- **Stated task**: Identify every line in the items below that contains the word "JSON" with matching case, and copy each of those lines.
━━━ Extracted information
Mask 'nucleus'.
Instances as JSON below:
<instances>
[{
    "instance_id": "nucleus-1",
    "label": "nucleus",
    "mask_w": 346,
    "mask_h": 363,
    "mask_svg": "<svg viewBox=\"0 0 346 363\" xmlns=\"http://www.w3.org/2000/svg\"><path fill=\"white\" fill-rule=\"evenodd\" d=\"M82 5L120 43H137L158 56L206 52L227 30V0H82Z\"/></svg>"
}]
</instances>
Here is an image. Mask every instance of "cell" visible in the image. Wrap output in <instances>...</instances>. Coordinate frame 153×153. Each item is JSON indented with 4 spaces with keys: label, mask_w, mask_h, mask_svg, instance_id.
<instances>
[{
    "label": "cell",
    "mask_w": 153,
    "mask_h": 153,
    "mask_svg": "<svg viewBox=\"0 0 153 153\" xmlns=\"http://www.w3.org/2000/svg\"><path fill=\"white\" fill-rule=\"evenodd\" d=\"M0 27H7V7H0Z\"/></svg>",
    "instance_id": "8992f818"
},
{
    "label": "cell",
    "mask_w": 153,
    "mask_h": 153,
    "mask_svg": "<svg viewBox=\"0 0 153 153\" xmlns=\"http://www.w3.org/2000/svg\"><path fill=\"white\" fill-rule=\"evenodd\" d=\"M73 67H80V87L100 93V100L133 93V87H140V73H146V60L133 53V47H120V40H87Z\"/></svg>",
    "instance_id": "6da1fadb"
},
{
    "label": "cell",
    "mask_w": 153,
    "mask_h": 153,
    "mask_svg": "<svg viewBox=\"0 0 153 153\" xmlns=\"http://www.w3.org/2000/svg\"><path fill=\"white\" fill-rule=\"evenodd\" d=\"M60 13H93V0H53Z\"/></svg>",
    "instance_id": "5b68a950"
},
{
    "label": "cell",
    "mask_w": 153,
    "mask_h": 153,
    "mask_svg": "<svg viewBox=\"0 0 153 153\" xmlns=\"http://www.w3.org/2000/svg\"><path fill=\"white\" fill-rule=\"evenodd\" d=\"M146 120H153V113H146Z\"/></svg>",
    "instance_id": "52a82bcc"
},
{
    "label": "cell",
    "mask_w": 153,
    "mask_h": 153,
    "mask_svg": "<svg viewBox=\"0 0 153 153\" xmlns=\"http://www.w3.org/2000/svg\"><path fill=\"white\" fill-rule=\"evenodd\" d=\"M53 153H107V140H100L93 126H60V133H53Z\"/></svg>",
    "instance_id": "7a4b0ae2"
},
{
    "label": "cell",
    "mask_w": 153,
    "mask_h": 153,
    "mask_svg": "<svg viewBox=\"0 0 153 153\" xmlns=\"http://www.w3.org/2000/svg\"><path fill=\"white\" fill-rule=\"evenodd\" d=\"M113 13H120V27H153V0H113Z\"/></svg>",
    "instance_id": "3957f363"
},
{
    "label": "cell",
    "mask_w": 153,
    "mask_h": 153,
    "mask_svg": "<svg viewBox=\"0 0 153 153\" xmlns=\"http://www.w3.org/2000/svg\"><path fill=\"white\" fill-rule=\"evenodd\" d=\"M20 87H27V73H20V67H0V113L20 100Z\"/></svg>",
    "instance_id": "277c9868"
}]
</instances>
━━━━━━
- **Output for this exercise**:
Instances as JSON below:
Here is an image. Mask every instance of "cell" visible in the image. Wrap output in <instances>...</instances>. Coordinate frame 153×153. Each item is JSON indented with 4 spaces with keys: label, mask_w, mask_h, mask_svg, instance_id.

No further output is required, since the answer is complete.